[Document passage]
Victor Yodaiken <yodaiken@fsmlabs.com> writes:

> On Fri, Jul 06, 2001 at 06:44:31PM +0000, Linus Torvalds wrote:
> > On ia64, you probably end up with function calls costing even more than
> > alpha, because not only does the function call end up being a
> > synchronization point for the compiler, it also means that the compiler
> > cannot expose any parallelism, so you get an added hit from there.  At
> 
> That seems amazingly dumb. You'd think a new processor design would
> optimize parallel computation over calls, but what do I know?
> 
> > Most of these "unconditional branches" are indirect, because rather few
> > 64-bit architectures have a full 64-bit branch.  That means that in
> 
> This is something I don't get: I never understood why 32bit risc designers
> were so damn obstinate about "every instruction fits in 32 bits"
> and refused to have "call 32 bit immediate given in next word" not
> to mention a "load 32bit immediate given in next word".
> Note, the superior x86 instruction set has a 5 byte call immediate.

the 32 bit MIPS (R3K series, at least) has a 32 bit instruction which
loads a 16 bit immediate (which fits within the instruction itself).

[Information supplied]

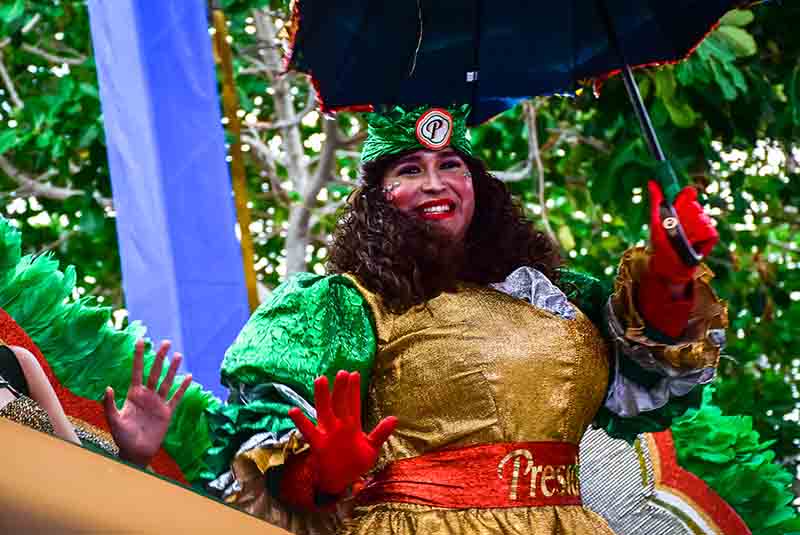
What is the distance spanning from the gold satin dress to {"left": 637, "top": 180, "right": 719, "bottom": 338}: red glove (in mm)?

[Stated exercise A] In the passage on processor instruction sets, how large is the x86 call immediate?
[Stated exercise B] Pick up the passage on processor instruction sets after its final sentence and keep writing it.

[Exercise output A] Five bytes.

[Exercise output B]
thus to load a 32 bit number takes two instructions.  since the
instructions are all 32 bits and must live on a multiple of 4 bytes,
this is as compact as you can get given the alignment constraint.

note that x86 is also fussy about alignment in various cases, e.g.,
double-precision floats.

> > There are lots of good arguments for function calls: they improve icache
> > when done right, but if you have some non-C-semantics assembler sequence
> > like "cli" or a spinlock that you use a function call for, that would
> > _decrease_ icache effectiveness simply because the call itself is bigger
> > than the instruction (and it breaks up the instruction sequence so you
> > get padding issues). 
> 
> I think anywhere that you have inner loop or often used operations
> that are short assembler sequences, inline asm is a win - it's easy to
> show for example, that the Linux asm x86  macro semaphore down
> is three times as fast as 
> a called version. I wish, however
> that GCC did not use a horrible overly complex lisplike syntax

lisp syntax is extremely simple.  i am not sure what GCC does to make
it complex.

> and
> that there was a way to inline functions written in .S files.
> 
> And the feature is way too easy to abuse -  same argument here as in
> the threads argument.
> It's a far better thing to not need a semaphore at all than to rely
> on handcoded semaphore down to make your poorly synchronized design
> sort-of perform.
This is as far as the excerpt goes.